Eventually you break through the gate and journey into the Dead Barrens, which was once the coastline of that forgotten ocean. Here you find the ruins of small coastal towns and the fallen turbines of a wind farm—a last attempt to avert the oil crisis that triggered the world’s collapse. Head north and you’ll reach the Dunes, an area swallowed up by sand. It’s mostly an empty desert roamed by ruthless bandits, then you see something like the tip of a spire poking out of the dunes, giving you an idea of just how deep it is. There’s a surprising amount of variety in this wasted land.
As you drive from the Great White through the Dead Barrens and up to the Dunes, a picture forms in your mind of what this landscape would have looked like before the world went to shit. There’s a consistency to its design that isn’t obvious, but emerges the longer you spend there. It’s clear a lot of thought has gone into the map’s structure. The developers have thought about where things should be relative to one another, rather than just stuffing it full of cool imagery.
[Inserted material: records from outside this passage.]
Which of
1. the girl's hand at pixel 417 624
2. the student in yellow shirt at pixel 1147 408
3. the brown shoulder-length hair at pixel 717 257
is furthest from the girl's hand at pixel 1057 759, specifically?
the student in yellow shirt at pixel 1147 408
But Mad Max has always been inconsistent. The Road Warrior is a legend of the wasteland, and each film is a story about him told around a campfire with exaggerations and embellishments. A trend the game continues, suggesting developer Avalanche understand the movies beyond its visuals. And that’s why it’s such a success. It captures the tone, the haunting landscapes, and mythical aspect of the character perfectly. This makes it feel like a legitimate part of the Mad Max world, and not just a spinoff made to coincide with the Fury Road.